Prompt: Convert every line of the material below into a numbered list, dropping the blank lines. Leave the pictures out of your answer.

Spatial question records:
☆ ☆ ☆ ☆ ☆ ☆ ☆

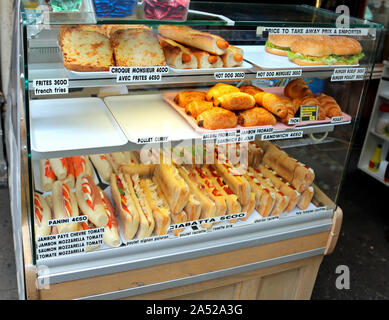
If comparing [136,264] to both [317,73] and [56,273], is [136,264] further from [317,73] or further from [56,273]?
[317,73]

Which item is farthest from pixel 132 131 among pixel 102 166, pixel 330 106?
pixel 330 106

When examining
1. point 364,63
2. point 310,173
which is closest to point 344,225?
point 310,173

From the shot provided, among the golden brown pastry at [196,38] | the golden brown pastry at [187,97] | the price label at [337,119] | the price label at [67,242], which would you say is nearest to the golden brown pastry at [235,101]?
the golden brown pastry at [187,97]

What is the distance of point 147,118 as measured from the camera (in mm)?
1964

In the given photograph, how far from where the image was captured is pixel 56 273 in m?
1.69

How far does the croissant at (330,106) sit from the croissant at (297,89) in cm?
8

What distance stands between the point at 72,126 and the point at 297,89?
1224 millimetres

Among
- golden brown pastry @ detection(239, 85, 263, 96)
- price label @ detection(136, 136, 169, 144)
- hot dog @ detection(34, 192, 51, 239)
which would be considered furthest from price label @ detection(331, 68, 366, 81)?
hot dog @ detection(34, 192, 51, 239)

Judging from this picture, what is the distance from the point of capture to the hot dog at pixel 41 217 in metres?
1.70

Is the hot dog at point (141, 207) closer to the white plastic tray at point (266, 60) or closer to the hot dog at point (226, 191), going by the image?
the hot dog at point (226, 191)

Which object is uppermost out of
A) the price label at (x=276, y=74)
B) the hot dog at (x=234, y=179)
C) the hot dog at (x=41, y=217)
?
the price label at (x=276, y=74)

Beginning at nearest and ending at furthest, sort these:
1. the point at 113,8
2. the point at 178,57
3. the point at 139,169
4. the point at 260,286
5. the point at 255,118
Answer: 1. the point at 113,8
2. the point at 178,57
3. the point at 255,118
4. the point at 139,169
5. the point at 260,286

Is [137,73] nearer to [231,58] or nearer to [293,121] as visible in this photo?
[231,58]

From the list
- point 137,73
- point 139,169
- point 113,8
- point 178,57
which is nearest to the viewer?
point 113,8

☆ ☆ ☆ ☆ ☆ ☆ ☆

The result:
1. If comparing [136,264] to both [317,73] and [56,273], is [136,264] further from [317,73] or further from [56,273]?
2. [317,73]
3. Which item is farthest from pixel 132 131 among pixel 102 166, pixel 330 106?
4. pixel 330 106
5. When examining
6. 1. point 364,63
7. 2. point 310,173
8. which is closest to point 344,225?
9. point 310,173
10. From the shot provided, among the golden brown pastry at [196,38] | the golden brown pastry at [187,97] | the price label at [337,119] | the price label at [67,242], which would you say is nearest to the golden brown pastry at [235,101]?
11. the golden brown pastry at [187,97]
12. What is the distance of point 147,118 as measured from the camera (in mm)?
13. 1964
14. In the given photograph, how far from where the image was captured is pixel 56 273 in m?
15. 1.69
16. How far does the croissant at (330,106) sit from the croissant at (297,89) in cm?
17. 8
18. What distance stands between the point at 72,126 and the point at 297,89?
19. 1224 millimetres
20. Among
21. - golden brown pastry @ detection(239, 85, 263, 96)
22. - price label @ detection(136, 136, 169, 144)
23. - hot dog @ detection(34, 192, 51, 239)
24. which would be considered furthest from price label @ detection(331, 68, 366, 81)?
25. hot dog @ detection(34, 192, 51, 239)
26. Judging from this picture, what is the distance from the point of capture to the hot dog at pixel 41 217 in metres?
27. 1.70
28. Is the hot dog at point (141, 207) closer to the white plastic tray at point (266, 60) or closer to the hot dog at point (226, 191), going by the image?
29. the hot dog at point (226, 191)
30. Which object is uppermost out of
31. A) the price label at (x=276, y=74)
32. B) the hot dog at (x=234, y=179)
33. C) the hot dog at (x=41, y=217)
34. ?
35. the price label at (x=276, y=74)
36. Beginning at nearest and ending at furthest, sort these:
37. 1. the point at 113,8
38. 2. the point at 178,57
39. 3. the point at 139,169
40. 4. the point at 260,286
41. 5. the point at 255,118
42. Answer: 1. the point at 113,8
43. 2. the point at 178,57
44. 3. the point at 255,118
45. 4. the point at 139,169
46. 5. the point at 260,286
47. Is [137,73] nearer to [231,58] or nearer to [293,121] as visible in this photo?
48. [231,58]
49. From the list
50. - point 137,73
51. - point 139,169
52. - point 113,8
53. - point 178,57
54. which is nearest to the viewer?
55. point 113,8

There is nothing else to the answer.